__WHAT IS NEEDED__
Copy from the Interdisciplinary Humanities program description, word for word, the passage from "Students study film, television, and" to "and international relations.".

The Interdisciplinary Humanities program is designed to provide students with the flexibility to be self-directed in their studies. Its interdisciplinary approach allows students to experience the breadth and depth of the humanities disciplines while learning the core competencies and content that employers are currently demanding. Through this innovative program, students can tailor their major in the following areas:

  • Media, Memory, and Cultural Studies

    Students study film, television, and other mass media in a historical context and as a vehicle for cultural commentary and analysis. They will pay particular attention to how such texts tend to enact and shape nostalgia and examine their political, social, and artistic implications.

  • History and Culture

    Students explore historical and contemporary cultures from a historical and anthropological viewpoint, using written documents, oral literature, material and popular culture, and ethnographic data.

  • Politics and Global Studies

    Students are introduced to the principles of political thinking and political action; the theoretical, methodological, historical, contemporary, and policy dimensions of political science and international relations.

  • Creative and Performing Arts

    Students are offered courses in art, music, museum studies, theatre, writing, and performance that give students a broad knowledge of the application, theory, and history of the creative arts.

__SOURCE DATA__

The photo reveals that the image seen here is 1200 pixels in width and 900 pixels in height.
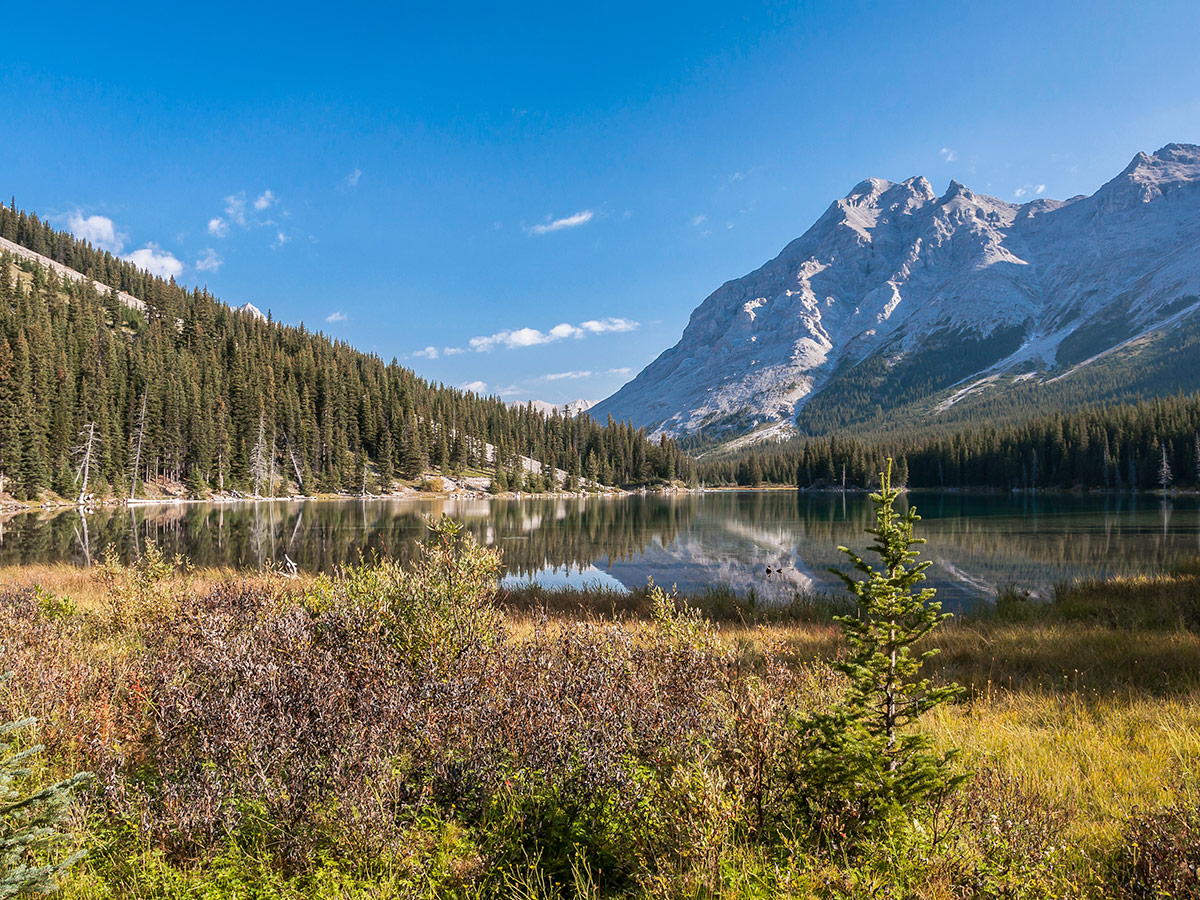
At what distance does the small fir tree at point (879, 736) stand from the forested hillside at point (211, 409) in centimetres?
8914

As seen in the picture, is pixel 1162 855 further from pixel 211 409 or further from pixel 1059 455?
pixel 1059 455

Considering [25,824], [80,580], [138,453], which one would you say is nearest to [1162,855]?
[25,824]

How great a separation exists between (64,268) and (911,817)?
222 m

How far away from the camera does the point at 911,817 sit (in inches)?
158

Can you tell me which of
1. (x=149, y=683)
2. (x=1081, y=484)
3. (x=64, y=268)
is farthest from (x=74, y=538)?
(x=64, y=268)

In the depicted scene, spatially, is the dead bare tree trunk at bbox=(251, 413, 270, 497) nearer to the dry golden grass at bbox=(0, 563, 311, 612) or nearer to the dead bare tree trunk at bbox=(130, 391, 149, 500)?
the dead bare tree trunk at bbox=(130, 391, 149, 500)

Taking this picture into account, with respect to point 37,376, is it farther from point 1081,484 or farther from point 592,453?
point 1081,484

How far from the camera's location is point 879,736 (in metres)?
4.43

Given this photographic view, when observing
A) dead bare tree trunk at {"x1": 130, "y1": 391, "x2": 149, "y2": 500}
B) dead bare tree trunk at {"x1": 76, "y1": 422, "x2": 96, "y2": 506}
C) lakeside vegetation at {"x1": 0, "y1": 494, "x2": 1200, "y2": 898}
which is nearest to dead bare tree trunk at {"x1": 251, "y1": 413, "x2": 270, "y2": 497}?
dead bare tree trunk at {"x1": 130, "y1": 391, "x2": 149, "y2": 500}

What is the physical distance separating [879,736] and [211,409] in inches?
4411

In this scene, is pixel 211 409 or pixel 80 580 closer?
pixel 80 580

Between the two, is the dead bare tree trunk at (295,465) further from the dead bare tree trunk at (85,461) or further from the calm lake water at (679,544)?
the calm lake water at (679,544)

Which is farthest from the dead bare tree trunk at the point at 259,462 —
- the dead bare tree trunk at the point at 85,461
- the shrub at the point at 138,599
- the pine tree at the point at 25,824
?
the pine tree at the point at 25,824

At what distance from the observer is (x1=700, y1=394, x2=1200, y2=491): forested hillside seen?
101625mm
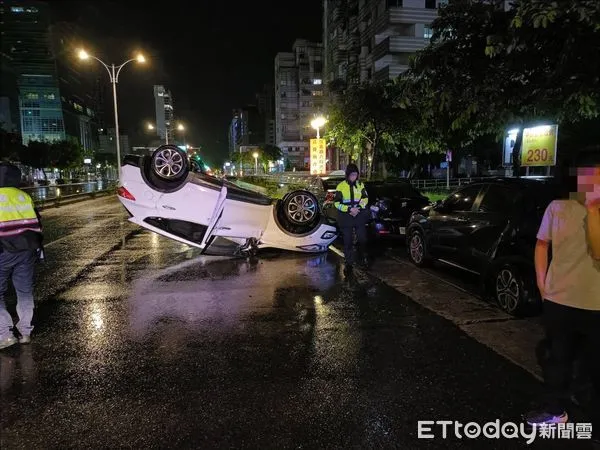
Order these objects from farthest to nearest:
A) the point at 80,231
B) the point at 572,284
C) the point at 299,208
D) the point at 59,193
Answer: the point at 59,193 < the point at 80,231 < the point at 299,208 < the point at 572,284

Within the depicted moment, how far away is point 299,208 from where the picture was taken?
9.04 m

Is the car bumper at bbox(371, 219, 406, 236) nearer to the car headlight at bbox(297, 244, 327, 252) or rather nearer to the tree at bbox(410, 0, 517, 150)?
the car headlight at bbox(297, 244, 327, 252)

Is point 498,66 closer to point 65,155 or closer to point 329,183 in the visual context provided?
point 329,183

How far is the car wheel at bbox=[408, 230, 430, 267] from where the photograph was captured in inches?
319

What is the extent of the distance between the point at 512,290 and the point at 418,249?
9.64ft

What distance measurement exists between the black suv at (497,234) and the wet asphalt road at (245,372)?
1010 millimetres

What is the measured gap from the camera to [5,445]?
295cm

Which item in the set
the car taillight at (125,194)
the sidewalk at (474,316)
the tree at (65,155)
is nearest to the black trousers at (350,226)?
the sidewalk at (474,316)

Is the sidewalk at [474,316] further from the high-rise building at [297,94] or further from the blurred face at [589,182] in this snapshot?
the high-rise building at [297,94]

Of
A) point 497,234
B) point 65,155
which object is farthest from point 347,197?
point 65,155

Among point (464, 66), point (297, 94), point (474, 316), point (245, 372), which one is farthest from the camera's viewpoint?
point (297, 94)

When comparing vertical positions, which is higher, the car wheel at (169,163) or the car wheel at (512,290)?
the car wheel at (169,163)

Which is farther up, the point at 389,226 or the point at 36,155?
the point at 36,155

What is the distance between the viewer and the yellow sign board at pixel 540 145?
11125 millimetres
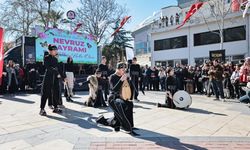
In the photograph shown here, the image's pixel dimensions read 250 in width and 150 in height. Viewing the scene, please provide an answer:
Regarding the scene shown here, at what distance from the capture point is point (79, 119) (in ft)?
21.8

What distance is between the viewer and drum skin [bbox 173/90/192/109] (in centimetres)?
824

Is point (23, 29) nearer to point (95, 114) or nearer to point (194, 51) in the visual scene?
point (194, 51)

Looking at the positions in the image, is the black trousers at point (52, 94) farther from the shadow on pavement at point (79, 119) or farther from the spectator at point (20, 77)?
the spectator at point (20, 77)

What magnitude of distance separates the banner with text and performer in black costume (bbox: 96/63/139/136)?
29.7ft

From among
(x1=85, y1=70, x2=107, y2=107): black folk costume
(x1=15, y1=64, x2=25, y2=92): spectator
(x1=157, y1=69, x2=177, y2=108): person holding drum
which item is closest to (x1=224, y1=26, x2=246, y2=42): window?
(x1=157, y1=69, x2=177, y2=108): person holding drum

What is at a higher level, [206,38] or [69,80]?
[206,38]

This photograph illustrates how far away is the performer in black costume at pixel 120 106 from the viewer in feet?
17.7

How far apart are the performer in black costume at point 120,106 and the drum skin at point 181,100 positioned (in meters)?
3.08

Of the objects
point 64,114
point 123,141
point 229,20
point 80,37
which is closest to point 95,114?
point 64,114

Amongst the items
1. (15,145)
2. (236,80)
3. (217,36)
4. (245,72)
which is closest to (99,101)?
(15,145)

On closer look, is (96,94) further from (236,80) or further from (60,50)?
(60,50)

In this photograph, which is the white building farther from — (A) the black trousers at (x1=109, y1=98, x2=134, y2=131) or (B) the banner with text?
(A) the black trousers at (x1=109, y1=98, x2=134, y2=131)

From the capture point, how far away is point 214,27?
89.8 feet

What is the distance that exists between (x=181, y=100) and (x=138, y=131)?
3.06 meters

__ANSWER TO THIS PROBLEM__
Students study film, television, and other mass media in a historical context and as a vehicle for cultural commentary and analysis. They will pay particular attention to how such texts tend to enact and shape nostalgia and examine their political, social, and artistic implications.

  • History and Culture

    Students explore historical and contemporary cultures from a historical and anthropological viewpoint, using written documents, oral literature, material and popular culture, and ethnographic data.

  • Politics and Global Studies

    Students are introduced to the principles of political thinking and political action; the theoretical, methodological, historical, contemporary, and policy dimensions of political science and international relations.